Marconi had her daughter when she was 16 years old and was one of the first to graduate from Strive.

“Because of Strive, I’ve been able to go on to pursue a career in social work, and I’ve worked in domestic violence, child protection, mental health. I don’t know where I would have been, and because of Strive I’ve been able to go on and be able to help and empower women,” she said

Tracy Belcastro, Strive’s executive director, said she’s been with the program for 28 years. She said this year’s graduating class has about 14 youths.

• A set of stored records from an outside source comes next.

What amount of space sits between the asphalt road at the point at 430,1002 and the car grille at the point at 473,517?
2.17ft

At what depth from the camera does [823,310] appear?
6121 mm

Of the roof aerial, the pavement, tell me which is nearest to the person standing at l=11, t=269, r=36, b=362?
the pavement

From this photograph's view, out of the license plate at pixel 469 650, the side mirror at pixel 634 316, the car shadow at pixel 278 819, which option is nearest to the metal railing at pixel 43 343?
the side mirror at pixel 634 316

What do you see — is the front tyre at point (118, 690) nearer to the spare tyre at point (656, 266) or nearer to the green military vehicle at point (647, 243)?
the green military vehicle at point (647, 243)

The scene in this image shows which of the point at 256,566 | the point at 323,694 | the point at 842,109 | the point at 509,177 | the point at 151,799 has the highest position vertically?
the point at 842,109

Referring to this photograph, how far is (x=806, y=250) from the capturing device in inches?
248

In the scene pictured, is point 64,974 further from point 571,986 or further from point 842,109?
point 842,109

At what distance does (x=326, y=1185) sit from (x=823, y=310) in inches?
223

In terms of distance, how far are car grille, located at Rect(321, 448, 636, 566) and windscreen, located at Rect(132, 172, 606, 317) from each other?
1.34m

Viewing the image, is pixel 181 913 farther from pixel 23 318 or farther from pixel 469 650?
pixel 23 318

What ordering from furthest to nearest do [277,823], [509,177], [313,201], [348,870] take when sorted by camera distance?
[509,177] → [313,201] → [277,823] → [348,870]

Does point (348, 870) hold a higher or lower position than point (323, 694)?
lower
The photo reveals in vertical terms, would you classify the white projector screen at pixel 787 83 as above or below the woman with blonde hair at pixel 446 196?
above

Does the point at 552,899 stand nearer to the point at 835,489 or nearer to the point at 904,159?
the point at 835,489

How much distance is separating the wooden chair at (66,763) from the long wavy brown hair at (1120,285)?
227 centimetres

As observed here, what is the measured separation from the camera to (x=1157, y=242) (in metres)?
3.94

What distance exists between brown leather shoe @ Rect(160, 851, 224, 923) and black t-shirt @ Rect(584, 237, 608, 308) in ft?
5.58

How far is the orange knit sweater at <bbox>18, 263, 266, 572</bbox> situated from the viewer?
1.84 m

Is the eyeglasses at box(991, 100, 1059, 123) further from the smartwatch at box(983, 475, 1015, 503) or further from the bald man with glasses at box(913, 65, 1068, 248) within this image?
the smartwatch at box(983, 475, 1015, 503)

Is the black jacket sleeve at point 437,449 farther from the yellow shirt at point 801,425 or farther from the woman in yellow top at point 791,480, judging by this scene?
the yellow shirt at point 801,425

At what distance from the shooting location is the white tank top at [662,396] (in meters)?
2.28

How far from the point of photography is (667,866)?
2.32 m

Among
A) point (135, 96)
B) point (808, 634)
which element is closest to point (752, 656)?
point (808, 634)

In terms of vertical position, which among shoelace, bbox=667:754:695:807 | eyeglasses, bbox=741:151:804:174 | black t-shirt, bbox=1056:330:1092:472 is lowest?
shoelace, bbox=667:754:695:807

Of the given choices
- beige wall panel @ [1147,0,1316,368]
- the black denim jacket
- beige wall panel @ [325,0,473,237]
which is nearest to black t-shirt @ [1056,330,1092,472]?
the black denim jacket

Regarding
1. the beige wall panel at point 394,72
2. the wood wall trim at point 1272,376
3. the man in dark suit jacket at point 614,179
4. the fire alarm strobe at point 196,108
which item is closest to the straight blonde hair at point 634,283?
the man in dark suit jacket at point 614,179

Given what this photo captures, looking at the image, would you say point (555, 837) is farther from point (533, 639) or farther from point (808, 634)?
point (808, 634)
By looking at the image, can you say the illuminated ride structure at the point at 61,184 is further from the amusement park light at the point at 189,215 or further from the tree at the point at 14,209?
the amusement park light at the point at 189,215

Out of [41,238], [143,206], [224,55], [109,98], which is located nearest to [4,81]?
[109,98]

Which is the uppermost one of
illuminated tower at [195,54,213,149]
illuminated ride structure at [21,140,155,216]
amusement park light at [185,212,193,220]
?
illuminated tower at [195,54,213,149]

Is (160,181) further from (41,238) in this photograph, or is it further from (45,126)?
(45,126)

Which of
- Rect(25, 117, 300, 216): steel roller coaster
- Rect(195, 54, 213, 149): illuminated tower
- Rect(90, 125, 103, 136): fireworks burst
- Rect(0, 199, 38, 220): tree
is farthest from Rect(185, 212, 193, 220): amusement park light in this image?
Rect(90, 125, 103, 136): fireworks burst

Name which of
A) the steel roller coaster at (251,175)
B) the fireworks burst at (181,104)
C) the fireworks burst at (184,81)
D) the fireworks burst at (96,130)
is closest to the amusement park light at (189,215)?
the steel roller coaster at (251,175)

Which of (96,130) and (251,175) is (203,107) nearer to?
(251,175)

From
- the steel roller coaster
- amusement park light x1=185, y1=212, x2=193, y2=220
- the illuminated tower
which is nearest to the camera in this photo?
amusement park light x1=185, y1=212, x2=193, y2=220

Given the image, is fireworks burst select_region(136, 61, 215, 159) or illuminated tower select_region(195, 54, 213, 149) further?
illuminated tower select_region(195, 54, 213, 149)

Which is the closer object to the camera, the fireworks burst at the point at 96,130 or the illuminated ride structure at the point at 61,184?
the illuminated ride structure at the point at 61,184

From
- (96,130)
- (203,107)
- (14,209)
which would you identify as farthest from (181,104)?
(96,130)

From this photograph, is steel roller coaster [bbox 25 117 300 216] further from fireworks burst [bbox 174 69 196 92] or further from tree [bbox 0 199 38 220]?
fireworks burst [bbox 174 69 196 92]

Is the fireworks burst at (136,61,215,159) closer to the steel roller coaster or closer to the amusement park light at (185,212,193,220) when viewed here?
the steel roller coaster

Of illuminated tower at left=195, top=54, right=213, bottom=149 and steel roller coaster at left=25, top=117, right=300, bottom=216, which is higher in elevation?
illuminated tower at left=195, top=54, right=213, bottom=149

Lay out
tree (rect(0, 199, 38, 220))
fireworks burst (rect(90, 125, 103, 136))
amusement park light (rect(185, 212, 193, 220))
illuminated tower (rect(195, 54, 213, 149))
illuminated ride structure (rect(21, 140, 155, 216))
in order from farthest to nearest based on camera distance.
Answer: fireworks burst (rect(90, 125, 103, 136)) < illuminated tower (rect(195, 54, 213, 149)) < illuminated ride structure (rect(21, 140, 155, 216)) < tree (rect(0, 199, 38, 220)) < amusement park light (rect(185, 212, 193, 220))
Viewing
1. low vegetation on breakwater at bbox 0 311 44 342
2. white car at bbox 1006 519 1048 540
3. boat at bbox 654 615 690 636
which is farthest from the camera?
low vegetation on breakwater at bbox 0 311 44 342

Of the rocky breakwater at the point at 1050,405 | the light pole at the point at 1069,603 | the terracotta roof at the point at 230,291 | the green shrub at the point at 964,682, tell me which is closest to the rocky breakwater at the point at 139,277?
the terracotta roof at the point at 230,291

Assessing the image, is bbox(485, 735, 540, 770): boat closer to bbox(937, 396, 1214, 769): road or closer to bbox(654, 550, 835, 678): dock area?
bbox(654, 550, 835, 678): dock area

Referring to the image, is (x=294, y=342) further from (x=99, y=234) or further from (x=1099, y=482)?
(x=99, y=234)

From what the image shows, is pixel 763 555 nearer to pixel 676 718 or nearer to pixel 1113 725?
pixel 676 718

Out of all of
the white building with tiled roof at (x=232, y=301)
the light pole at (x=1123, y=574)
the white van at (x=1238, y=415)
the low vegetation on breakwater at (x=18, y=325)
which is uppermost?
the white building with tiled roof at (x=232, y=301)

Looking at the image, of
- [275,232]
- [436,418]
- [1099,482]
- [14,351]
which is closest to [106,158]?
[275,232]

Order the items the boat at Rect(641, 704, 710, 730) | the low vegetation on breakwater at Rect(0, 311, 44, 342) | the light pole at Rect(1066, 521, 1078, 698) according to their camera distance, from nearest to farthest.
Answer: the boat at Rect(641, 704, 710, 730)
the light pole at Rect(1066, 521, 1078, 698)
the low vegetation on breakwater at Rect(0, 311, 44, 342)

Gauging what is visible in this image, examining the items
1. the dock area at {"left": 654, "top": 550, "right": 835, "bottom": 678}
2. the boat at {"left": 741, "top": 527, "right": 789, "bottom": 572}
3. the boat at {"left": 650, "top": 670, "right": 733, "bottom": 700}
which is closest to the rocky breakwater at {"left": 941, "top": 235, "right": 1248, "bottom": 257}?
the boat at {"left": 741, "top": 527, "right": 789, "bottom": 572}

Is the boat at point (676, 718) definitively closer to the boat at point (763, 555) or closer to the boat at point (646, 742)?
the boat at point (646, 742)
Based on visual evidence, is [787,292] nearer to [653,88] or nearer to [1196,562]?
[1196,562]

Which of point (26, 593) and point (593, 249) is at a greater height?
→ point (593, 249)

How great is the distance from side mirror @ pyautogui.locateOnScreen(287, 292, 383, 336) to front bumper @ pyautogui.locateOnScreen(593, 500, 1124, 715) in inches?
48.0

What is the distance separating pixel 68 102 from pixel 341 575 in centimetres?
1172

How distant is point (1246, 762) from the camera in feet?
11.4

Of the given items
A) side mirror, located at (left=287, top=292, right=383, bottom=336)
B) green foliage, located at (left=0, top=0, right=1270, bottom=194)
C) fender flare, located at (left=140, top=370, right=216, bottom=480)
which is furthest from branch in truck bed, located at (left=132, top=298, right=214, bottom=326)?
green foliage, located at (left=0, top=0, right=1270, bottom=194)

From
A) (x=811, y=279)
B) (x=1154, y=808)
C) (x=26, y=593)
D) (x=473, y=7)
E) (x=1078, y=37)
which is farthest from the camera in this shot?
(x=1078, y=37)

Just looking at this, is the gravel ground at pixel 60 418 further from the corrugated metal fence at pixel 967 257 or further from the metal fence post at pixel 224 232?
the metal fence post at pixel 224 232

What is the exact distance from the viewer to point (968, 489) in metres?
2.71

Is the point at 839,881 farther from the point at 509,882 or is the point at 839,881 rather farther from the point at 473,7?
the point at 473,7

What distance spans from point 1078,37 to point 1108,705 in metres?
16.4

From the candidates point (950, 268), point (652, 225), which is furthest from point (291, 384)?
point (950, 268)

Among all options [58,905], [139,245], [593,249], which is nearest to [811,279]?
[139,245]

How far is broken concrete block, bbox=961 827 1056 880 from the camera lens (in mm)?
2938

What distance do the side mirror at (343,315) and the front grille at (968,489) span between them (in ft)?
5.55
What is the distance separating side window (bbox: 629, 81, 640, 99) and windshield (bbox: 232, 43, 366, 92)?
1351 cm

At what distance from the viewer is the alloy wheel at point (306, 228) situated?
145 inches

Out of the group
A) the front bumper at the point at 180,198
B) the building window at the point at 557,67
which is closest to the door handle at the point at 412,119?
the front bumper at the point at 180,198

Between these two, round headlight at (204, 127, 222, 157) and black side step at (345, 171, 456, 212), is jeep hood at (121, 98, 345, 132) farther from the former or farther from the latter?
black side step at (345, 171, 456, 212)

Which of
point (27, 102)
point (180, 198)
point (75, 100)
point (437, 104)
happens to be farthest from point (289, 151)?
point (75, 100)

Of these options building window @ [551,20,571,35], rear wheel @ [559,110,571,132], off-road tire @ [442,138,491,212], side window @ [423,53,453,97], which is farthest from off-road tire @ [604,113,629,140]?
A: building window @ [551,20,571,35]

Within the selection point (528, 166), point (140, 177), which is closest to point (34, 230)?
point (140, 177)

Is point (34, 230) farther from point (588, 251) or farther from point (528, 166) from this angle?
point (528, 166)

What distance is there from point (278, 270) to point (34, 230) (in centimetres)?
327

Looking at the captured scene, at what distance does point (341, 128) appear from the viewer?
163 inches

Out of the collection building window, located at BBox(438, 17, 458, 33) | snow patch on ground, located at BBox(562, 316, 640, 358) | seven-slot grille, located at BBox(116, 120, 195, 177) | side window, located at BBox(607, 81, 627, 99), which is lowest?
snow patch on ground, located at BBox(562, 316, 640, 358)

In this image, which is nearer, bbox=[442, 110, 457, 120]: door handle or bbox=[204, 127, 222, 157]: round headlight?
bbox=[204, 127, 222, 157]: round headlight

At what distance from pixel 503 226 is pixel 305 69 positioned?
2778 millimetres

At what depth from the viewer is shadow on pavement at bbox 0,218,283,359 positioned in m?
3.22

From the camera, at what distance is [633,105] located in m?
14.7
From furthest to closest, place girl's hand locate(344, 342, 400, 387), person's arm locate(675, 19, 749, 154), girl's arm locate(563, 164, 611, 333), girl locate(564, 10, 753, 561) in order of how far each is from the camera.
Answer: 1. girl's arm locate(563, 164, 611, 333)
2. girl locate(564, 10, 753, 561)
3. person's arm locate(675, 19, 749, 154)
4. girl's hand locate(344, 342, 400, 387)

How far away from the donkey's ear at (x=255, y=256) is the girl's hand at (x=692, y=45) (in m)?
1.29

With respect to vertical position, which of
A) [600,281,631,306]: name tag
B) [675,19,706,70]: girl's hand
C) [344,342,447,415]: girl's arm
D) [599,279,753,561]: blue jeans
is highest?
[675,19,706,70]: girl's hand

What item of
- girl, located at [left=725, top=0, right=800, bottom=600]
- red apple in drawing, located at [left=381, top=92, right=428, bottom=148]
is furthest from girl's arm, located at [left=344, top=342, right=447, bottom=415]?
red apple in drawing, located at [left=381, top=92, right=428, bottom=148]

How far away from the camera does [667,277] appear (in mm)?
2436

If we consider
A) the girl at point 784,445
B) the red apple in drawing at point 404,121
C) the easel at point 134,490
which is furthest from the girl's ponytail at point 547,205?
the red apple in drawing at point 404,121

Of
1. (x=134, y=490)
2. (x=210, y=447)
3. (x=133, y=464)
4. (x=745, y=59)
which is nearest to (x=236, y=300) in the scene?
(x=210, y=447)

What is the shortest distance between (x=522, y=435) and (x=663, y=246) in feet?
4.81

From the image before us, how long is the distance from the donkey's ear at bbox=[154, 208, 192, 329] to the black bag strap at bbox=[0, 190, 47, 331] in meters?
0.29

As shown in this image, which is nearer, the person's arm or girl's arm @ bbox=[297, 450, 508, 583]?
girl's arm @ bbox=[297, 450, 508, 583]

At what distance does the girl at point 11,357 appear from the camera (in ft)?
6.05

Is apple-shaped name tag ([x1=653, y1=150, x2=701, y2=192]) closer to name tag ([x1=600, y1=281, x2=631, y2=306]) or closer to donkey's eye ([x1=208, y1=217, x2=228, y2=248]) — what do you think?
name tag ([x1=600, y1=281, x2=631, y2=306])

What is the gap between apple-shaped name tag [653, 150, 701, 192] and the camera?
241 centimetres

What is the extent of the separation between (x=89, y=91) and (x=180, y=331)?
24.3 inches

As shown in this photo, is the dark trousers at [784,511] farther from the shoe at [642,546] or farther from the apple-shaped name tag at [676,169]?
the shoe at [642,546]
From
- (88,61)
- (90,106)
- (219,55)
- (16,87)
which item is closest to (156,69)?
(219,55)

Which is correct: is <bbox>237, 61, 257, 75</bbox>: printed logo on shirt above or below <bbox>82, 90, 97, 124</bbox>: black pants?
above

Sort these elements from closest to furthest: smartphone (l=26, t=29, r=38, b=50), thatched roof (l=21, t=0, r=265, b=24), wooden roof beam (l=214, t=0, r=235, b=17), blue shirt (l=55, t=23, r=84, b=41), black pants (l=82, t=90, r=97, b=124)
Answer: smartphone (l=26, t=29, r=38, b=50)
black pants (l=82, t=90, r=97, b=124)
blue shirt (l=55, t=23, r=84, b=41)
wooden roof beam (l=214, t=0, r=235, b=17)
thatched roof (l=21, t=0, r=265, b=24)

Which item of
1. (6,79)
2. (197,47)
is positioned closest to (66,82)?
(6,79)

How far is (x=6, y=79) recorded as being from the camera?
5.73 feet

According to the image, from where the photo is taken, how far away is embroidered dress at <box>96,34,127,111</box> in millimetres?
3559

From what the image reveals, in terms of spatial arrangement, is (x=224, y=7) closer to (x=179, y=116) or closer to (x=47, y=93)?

Niagara Falls resident Shawna Leigh is one of them. Before finding Strive, Leigh said she was struggling.

“In 2019, I was diagnosed with borderline personality disorder, which caused me to do some things that weren’t very nice to my parents and I would skip out from school,” she said, adding continued bullying led her to drop out in Grade 8.

When she was 16, Leigh got pregnant. A nurse recommended she check out Strive and the rest is history.

Now, she has bright hopes for her future.

“I had pretty much given up on everything and Strive showed me that I didn’t have to give up,” said Leigh, who will be taking Child and Youth care at Niagara College this fall.

She hopes sharing her story will help other girls in her situation seek help.

A lot of the moms in the program come from backgrounds like Leigh’s, said Marconi, so a lot of the staff are trained to help in some of the more intense situations.

“(Childcare staff are) trained from a very trauma-informed lens so that they actually build relationships with the mom,” Marconi said. “A lot of our moms come from high levels of poverty. There’s a lot of domestic violence, mental health sometimes, you know, they haven’t had that role model for that most of the time.”

A significant portion of what Strive can do is funded through donations and fundraising events. As Marconi also owns Be Fresh Flower’s Subscription Service, she’s decided to use her business to help out.

Strive’s next fundraiser, a flower sale, will take place Saturday, July 30 at the Sven H. Dohnberg Centre at 535 Lake St. from 10 a.m. to 3 p.m.

Marconi said all proceeds made that day will go back into Strive.

“The main goal is helping these young families be successful, not only get their Grade 12 education, but also to be empowered to be the best parent they can be,” she said.